I sometimes suffer from pnigerofobia (similar to claustrophobia) but I have found my own remedy for flying. You're only allowed a tiny amount of liquid through the detector gate so I take a mini bottle of whiskey (it's within the limit) into the airport and through the control. I then immediately purchase another one (plus a cola) at the duty free and stick them into my carry-on together with the first bottle. I then mix one of them with the cola  _"in-flight"_ and nurse it along the way. That relaxes me enough to get by. On the return flight, I do the same ...... taking the second mini whisky into the airport and purchase another at duty-free one to save it for a future flight. Food for thought? Of course, I am somewhat of a teetotaller so the tiny bit of whiskey does the job well enough.


----------



## Tommy Tainant

Well we made it and we are now on day 3 without a row.
Tenerife looks to be a big Volcano with hotels cut into the mountains. The sa nd is black and all the trees look imported.
Its really hot. We are closer to Africa than Wales.
The good news is that it hasn't been colonised by drunken Brits so it is quite civilised. 
I suppose it's a bit off the beaten track for my American friends but if you make it here there are Burger Kings and Macdonalds a plenty.

We are just going to lie in the sun and relax. So I am catching up with my reading and I will be posting on here in the intervals. Buenos Dias.


----------



## harmonica

I hope you are happy and see pretty flowers


----------



## GLASNOST

Tommy Tainant said:


> Well we made it and we are now on day 3 without a row.
> Tenerife looks to be a big Volcano with hotels cut into the mountains. The sa nd is black and all the trees look imported.
> Its really hot. We are closer to Africa than Wales.
> The good news is that it hasn't been colonised by drunken Brits so it is quite civilised.
> I suppose it's a bit off the beaten track for my American friends but if you make it here there are Burger Kings and Macdonalds a plenty.
> 
> We are just going to lie in the sun and relax. So I am catching up with my reading and I will be posting on here in the intervals. Buenos Dias.


Be careful now. There once was a fellow from Westhoughton - not all *that *far from Wales - and here is what he had to say about the ladies yonder > > >


----------



## Tommy Tainant

Bloody raining now. I want my money back


----------



## Dekster

Tommy Tainant said:


> Bloody raining now. I want my money back



You are gonna need that money to hoard tins of bread puddings to survive the winter of your Brexit........

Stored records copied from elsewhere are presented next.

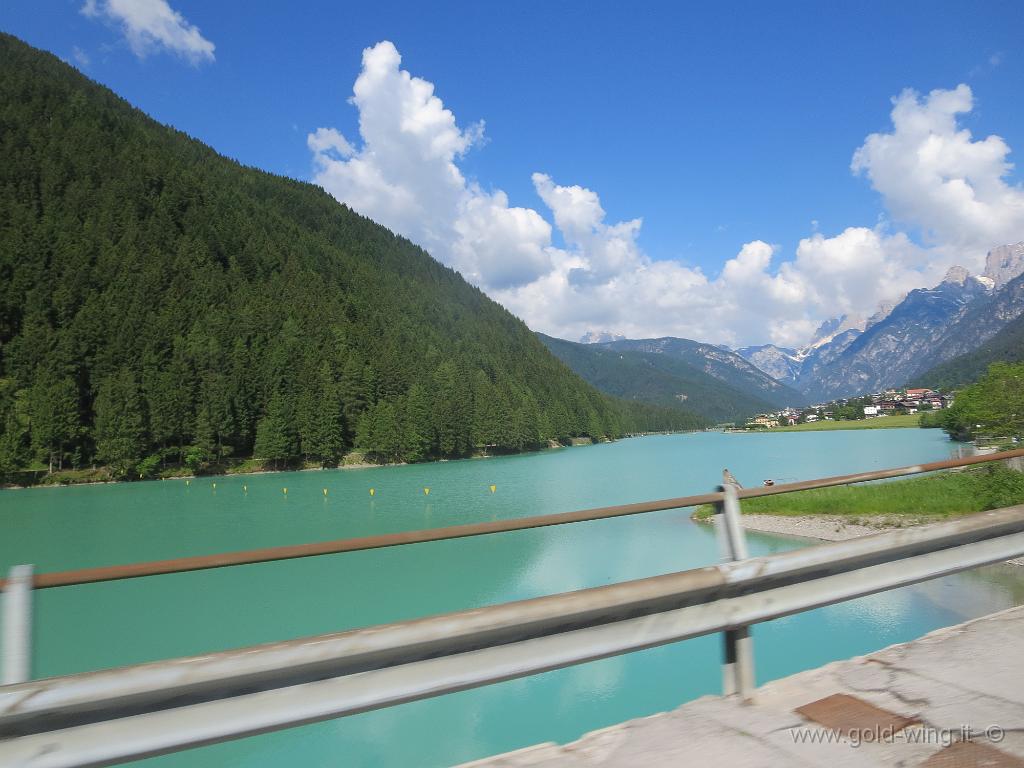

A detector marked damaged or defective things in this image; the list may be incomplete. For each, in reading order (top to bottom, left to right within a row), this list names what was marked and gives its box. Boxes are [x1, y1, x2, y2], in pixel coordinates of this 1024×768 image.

rusty guardrail rail [6, 448, 1024, 765]
cracked concrete surface [456, 610, 1024, 765]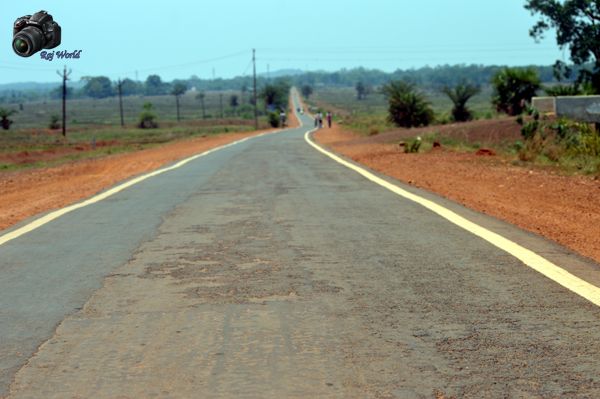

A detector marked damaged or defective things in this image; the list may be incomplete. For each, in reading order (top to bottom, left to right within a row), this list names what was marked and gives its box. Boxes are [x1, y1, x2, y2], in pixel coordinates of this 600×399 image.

cracked road surface [1, 95, 600, 398]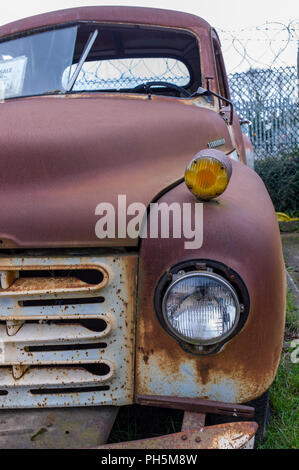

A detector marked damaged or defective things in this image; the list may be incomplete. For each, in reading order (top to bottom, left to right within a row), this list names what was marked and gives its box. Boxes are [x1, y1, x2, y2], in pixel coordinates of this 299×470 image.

rusted metal panel [0, 97, 233, 250]
rusted metal panel [0, 408, 118, 448]
rusted metal panel [0, 253, 138, 408]
rusted metal panel [99, 420, 258, 450]
rusted metal panel [137, 394, 254, 416]
rusty fender [135, 160, 286, 402]
rusted metal panel [137, 160, 288, 402]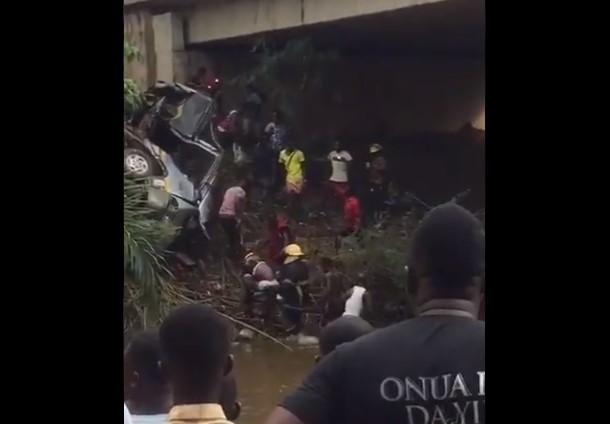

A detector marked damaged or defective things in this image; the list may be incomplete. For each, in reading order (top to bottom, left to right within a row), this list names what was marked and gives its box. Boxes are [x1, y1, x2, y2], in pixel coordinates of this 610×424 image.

overturned vehicle wreck [124, 82, 223, 270]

In the mean time, just think, if that volcano ever blows and destroys the US east coast, you can tell the story of your vacation to the then non-existent Canary Islands one day.


----------



## Tommy Tainant

Dekster said:


> Tommy Tainant said:
> 
> 
> 
> Bloody raining now. I want my money back
> 
> 
> 
> 
> You are gonna need that money to hoard tins of bread puddings to survive the winter of your Brexit........
> 
> In the mean time, just think, if that volcano ever blows and destroys the US east coast, you can tell the story of your vacation to the then non-existent Canary Islands one day.
Click to expand...

Saw some muzzies this morning. I don't feel safe and I want to go home.


----------



## Dekster

Tommy Tainant said:


> Dekster said:
> 
> 
> 
> 
> 
> Tommy Tainant said:
> 
> 
> 
> Bloody raining now. I want my money back
> 
> 
> 
> 
> You are gonna need that money to hoard tins of bread puddings to survive the winter of your Brexit........
> 
> In the mean time, just think, if that volcano ever blows and destroys the US east coast, you can tell the story of your vacation to the then non-existent Canary Islands one day.
> 
> Click to expand...
> 
> Saw some muzzies this morning. I don't feel safe and I want to go home.
Click to expand...


You aren't safe.  They are watching you.


----------



## Natural Citizen

Be sure to take a ride through the mountains, if you haven't. They have the public transportation but you can rent a car and go it alone. Enjoy your vacation!


----------